The matter does not end there, however, in that there were still a large number of other allegations which Dr Colville would have had to consider. They were all of varying, but lesser, degrees of seriousness compared to the "Sheila" and "Aveyard" allegations. Dr Colville might have concluded that the applicant was guilty of some or all or any combination of them. If he concluded she was guilty of a few relatively minor ones we do not think he would have dismissed Miss Whitehead. Had he done so we think his reason would probably have fallen into the category of "conduct" but then there would have been a probability that dismissal for a few minor matters would have been held to be unfair as being outside the range of penalties a reasonable employer might have imposed. On the other hand, had he found many or all of the lesser allegations proved to his satisfaction he might have taken the view that the cumulative effect was sufficient to justify dismissal. He would have had to form a view on the basis of the matters then before him and we find it impossible to specify any particular number or combination of matters that might have lead him to that conclusion. Equally, we do not find it possible to say with any certainty whether a Tribunal would hold that dismissal in those circumstances would have been fair or not. It would depend, in our view, on the precise combination of allegations he felt had been proved. We also bear in mind that Dr Colville might have decided that particular allegations were proved in part only. In our view, it would be an unrealistic exercise for the Tribunal to embark on a detailed examination, allegation by allegation of the evidence, in support and against, with the object of deciding which ones Dr Colville would have decided were made out and which ones were not. We have reached the conclusion that none were made out but Dr Colville is entitled to have formed his own views. The matters would have been much fresher in. the minds of the witnesses then than when we heard them and his views might or might not have accorded with ours either wholly or in part. Had Dr Colville found the applicant to have been guilty of either of the "Sheila" or "Aveyard" allegations she would, in my opinion, have been summarily dismissed regardless of his views on any of the lesser matters arid such dismissal would have been fair in all probability.

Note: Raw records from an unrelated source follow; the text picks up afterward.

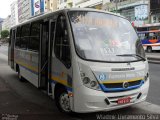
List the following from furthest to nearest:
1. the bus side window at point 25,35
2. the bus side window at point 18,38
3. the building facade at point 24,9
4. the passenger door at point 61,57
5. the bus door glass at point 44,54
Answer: the building facade at point 24,9, the bus side window at point 18,38, the bus side window at point 25,35, the bus door glass at point 44,54, the passenger door at point 61,57

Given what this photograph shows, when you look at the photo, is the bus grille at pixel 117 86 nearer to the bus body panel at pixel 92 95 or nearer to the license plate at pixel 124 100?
the bus body panel at pixel 92 95

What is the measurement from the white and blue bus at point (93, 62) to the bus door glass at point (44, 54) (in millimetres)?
369

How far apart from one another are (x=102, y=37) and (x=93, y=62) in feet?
2.61

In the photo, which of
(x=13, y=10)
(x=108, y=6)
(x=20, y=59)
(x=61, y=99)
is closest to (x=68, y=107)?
(x=61, y=99)

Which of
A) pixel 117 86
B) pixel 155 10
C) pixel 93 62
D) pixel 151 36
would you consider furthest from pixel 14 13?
pixel 117 86

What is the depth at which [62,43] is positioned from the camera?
6.20 m

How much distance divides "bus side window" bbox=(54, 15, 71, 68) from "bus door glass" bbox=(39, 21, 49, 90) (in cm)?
108

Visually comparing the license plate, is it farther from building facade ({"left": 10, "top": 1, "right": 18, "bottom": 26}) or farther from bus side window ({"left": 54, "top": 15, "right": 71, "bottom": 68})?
building facade ({"left": 10, "top": 1, "right": 18, "bottom": 26})

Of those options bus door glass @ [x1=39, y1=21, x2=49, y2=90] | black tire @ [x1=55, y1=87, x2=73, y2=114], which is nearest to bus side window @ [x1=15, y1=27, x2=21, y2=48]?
bus door glass @ [x1=39, y1=21, x2=49, y2=90]

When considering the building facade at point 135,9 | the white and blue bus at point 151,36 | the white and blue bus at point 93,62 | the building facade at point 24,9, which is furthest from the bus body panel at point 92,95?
the building facade at point 24,9

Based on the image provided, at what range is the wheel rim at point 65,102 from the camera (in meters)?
6.03

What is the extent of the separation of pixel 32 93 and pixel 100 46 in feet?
12.3

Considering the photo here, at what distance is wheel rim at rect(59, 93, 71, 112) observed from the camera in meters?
6.03

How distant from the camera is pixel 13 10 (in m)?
191
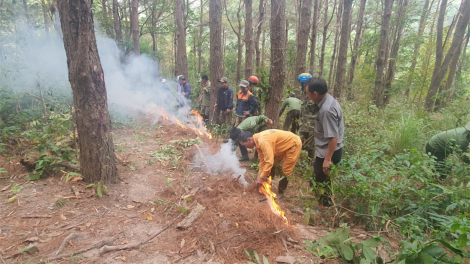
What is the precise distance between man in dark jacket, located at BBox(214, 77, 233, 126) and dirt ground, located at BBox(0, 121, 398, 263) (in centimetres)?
376

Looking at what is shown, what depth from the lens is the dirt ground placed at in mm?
2605

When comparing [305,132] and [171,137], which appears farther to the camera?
[171,137]

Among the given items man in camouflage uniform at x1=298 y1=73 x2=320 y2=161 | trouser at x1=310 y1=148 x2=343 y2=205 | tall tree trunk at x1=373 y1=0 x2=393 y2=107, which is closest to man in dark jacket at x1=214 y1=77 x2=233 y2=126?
man in camouflage uniform at x1=298 y1=73 x2=320 y2=161

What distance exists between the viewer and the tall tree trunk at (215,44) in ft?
27.2

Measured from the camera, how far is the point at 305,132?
524 centimetres

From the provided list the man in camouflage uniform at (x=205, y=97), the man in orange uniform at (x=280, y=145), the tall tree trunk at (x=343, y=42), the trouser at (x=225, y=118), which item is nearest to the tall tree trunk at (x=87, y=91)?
the man in orange uniform at (x=280, y=145)

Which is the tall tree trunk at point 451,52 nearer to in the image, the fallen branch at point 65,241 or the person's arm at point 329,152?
the person's arm at point 329,152

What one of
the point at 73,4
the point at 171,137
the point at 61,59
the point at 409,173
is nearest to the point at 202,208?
the point at 409,173

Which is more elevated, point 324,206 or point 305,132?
point 305,132

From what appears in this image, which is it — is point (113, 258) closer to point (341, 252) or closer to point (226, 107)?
point (341, 252)

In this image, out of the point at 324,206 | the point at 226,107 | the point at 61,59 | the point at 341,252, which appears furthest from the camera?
the point at 61,59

We have borne in mind that if a Tribunal had had to decide whether a dismissal has been fair it would have had to keep the "Burchell" principles in mind. It would have ask whether Dr Colville had a genuine belief that the applicant was guilty of any particular allegation, whether there was sufficient evidence to justify that belief even, though the Tribunal might, themselves have taken a different view, and whether there had been as much investigation as was reasonable in the circumstances.
In our opinion, if there had been a dismissal, the reason would probably have been for "conduct" rather than any other reason such as "some other substantial reason" i.e. loss of confidence. We know that is what the applicant was told and which lead to her resignation but the allegations sound in conduct and we think it more likely than not that that would have been Dr Colville's reason.
Further, we think there is a 50% chance that the applicant would have been dismissed with notice, whether on garden leave or not. Miss Whitehead was a very senior employee and we do not think she would have been dismissed without notice unless Dr Colville had been satisfied that she was guilty of at least one of the two serious allegations."